In truth, the Supreme Court is no more expert at identifying the boundaries of governmental power than are the members of the other branches.

The basis for this proposal lies in Congress’s power, provided for by Article III of the Constitution, to create exceptions and make regulations governing the Supreme Court’s jurisdiction. In the past, Congress has occasionally attempted to remove a discrete category of cases from the federal courts’ jurisdiction—for example, cases relating to abortion, or to school prayer.  But Congress has not previously undertaken to bar the courts from adjudicating an entire category of cases.

In truth, the Supreme Court is no more expert at identifying the boundaries of governmental power than are the members of the other branches. Moreover, if the members of the other branches overstep, the people—i.e., the voting public—can remove them and restore the prior balance. But when the court oversteps, fixing the problem is practically impossible. We simply do not need judicial review to safeguard the separation of powers.

Alternatively, if removing the courts from the equation altogether is too draconian, Congress should pass a law providing the Supreme Court cannot declare an act of Congress unconstitutional unless the vote is at least 6 to 3, and that courts of appeals cannot declare an act of Congress unconstitutional unless the opinion is unanimous. No longer would bare 5-4 majorities have the ability to nullify laws supported by a majority of the people.

The authority for this second proposal is less straightforward than the basis for the first solution, but it still rests on the constitutional text. While Article I of the Constitution gives each house of Congress the power to enact rules for its operation, no provision gives the courts the exclusive authority to prescribe their own operational rules.
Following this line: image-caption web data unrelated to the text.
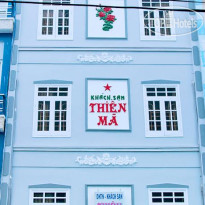 Thien Ma Hotel 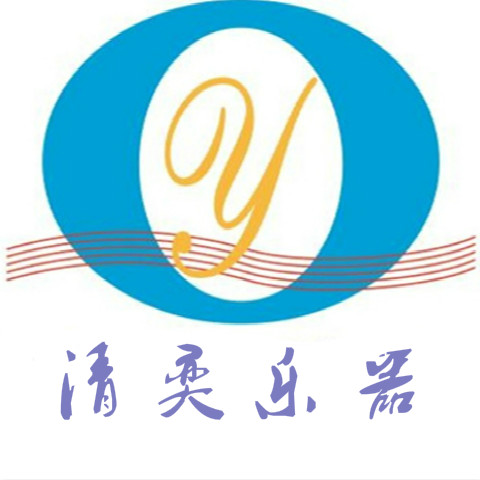 清奕乐器行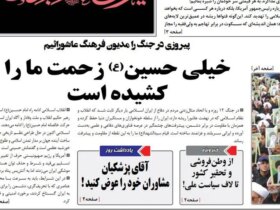 پزشکان کارلسون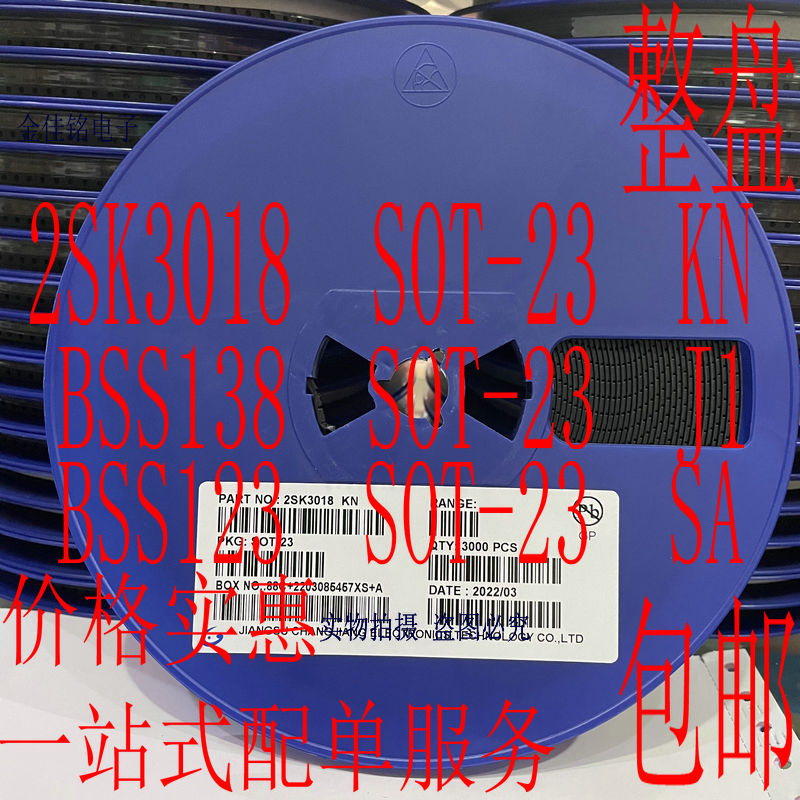 极速贴片a稳压二极体BZT52C5V1 5V6 6V2 6V8 7V5 8V2 12V SOD-123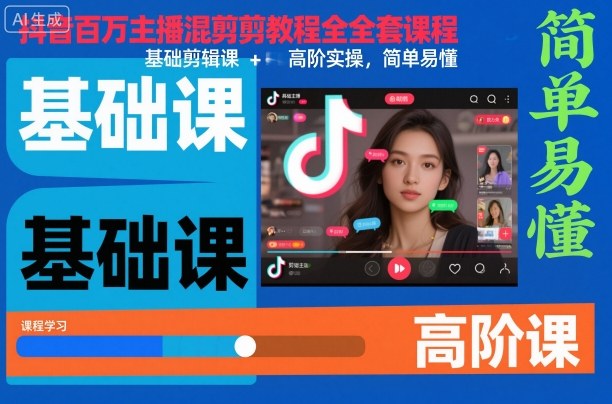 抖音百万主播混剪教程全套课程，基础剪辑课+高阶实操，简单易懂-云创网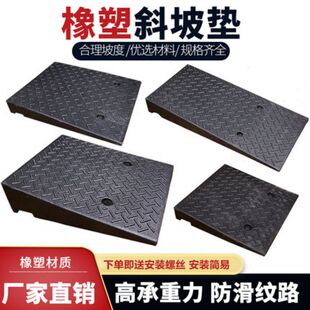 马路牙子橡胶台阶垫斜坡垫路沿坡家用汽车摩托电瓶车门槛垫三角垫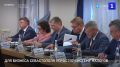 Для бизнеса Севастополя упростят систему налогов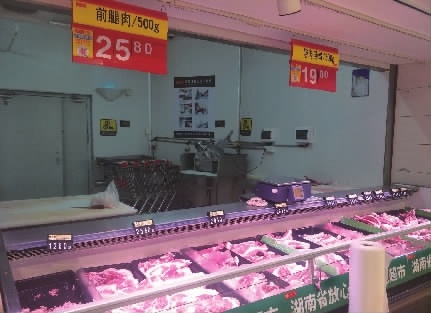 生猪价格连续六周下跌 长沙猪肉价格重回“20元时代”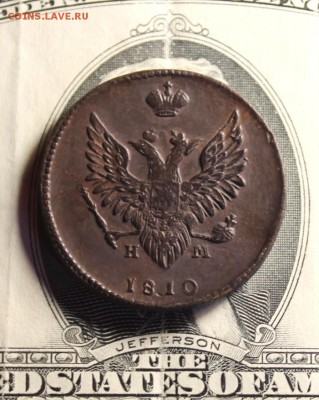 2-е коп;1810г.  "Пчелка" На оценку. - Пчелка 2к-1810г. 2к1770 2к-1829г 2к1826 028.JPG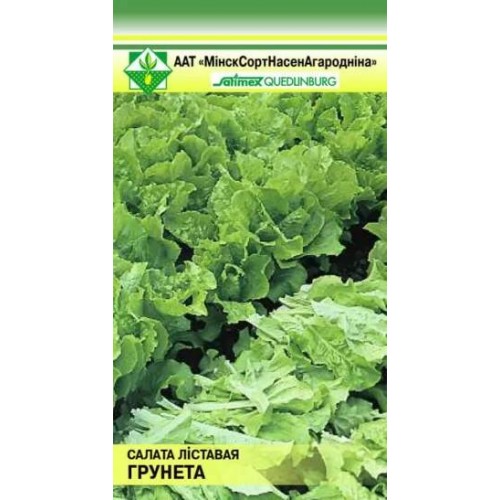 Салат Грюнетта листовой 1г, Польша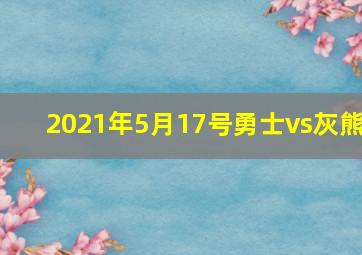 2021年5月17号勇士vs灰熊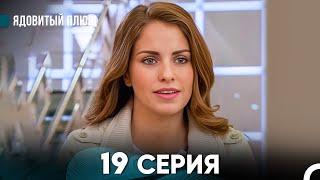 Ядовитый Плющ 19 Серия (русский дубляж) FULL HD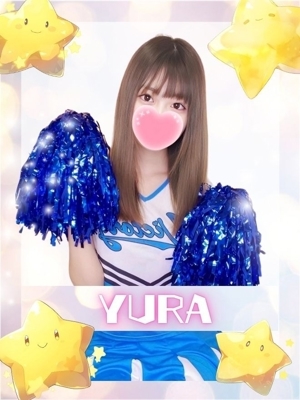 ゆら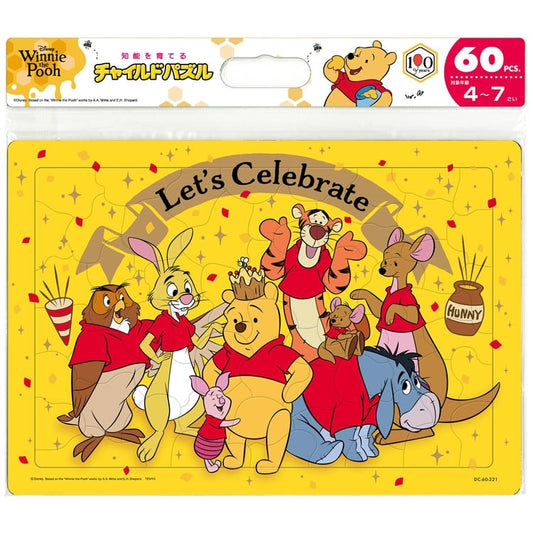 兒童向 - 小熊維尼 與大家一起慶祝！100週年紀念版 60塊 (26×37.5cm)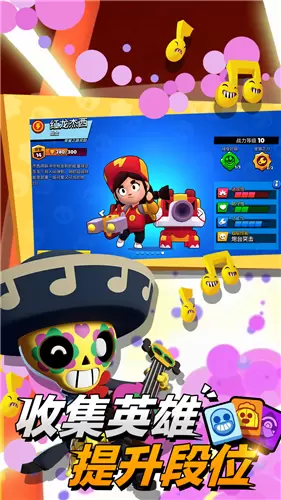 荒野乱斗九游版（Brawl Stars）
Indeed, the power of the courts to write and implement procedural rules is based on a congressional enactment.  In short, Congress has the power to write procedural or operational rules for the courts, and Congress should therefore provide that the Supreme Court cannot thwart the will of the majority unless six of the justices believe doing so is required.

Finally, at the Constitutional Convention, the framers considered and rejected a proposal by James Madison to approve a Council of Revision.  This group would have reviewed the constitutionality of certain legislation before it was implemented. Congress should enact the inverse of such a proposal and pass legislation providing that whenever a court strikes down an exercise of congressional power, Congress can override that decision by a vote of two thirds of the members.
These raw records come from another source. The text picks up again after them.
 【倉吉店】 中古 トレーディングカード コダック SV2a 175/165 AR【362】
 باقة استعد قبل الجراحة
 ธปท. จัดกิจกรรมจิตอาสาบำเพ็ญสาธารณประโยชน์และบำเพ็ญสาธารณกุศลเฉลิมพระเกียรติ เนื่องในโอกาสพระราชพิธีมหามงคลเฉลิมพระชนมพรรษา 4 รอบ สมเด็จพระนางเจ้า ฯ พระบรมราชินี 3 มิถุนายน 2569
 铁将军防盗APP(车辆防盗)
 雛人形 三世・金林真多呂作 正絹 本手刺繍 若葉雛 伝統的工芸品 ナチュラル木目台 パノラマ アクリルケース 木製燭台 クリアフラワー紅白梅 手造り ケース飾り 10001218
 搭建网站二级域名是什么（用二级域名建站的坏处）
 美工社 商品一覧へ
None of these proposals would affect the power of the Supreme Court or the lower federal courts in so-called individual-rights cases. The courts would still be permitted to rule that an individual’s constitutional rights have been violated, even by a vote of 5-4. They would still police the fairness of criminal trials. They would still protect the rights of minorities. They would continue to interpret statutes, treaties, and regulations, and enforce the superiority of federal law.

What the courts would not be able to do is hold that another branch of government has exceeded its lawful authority. Instead, if the people themselves believe their elected officials have gone too far, the people themselves can elect their replacements.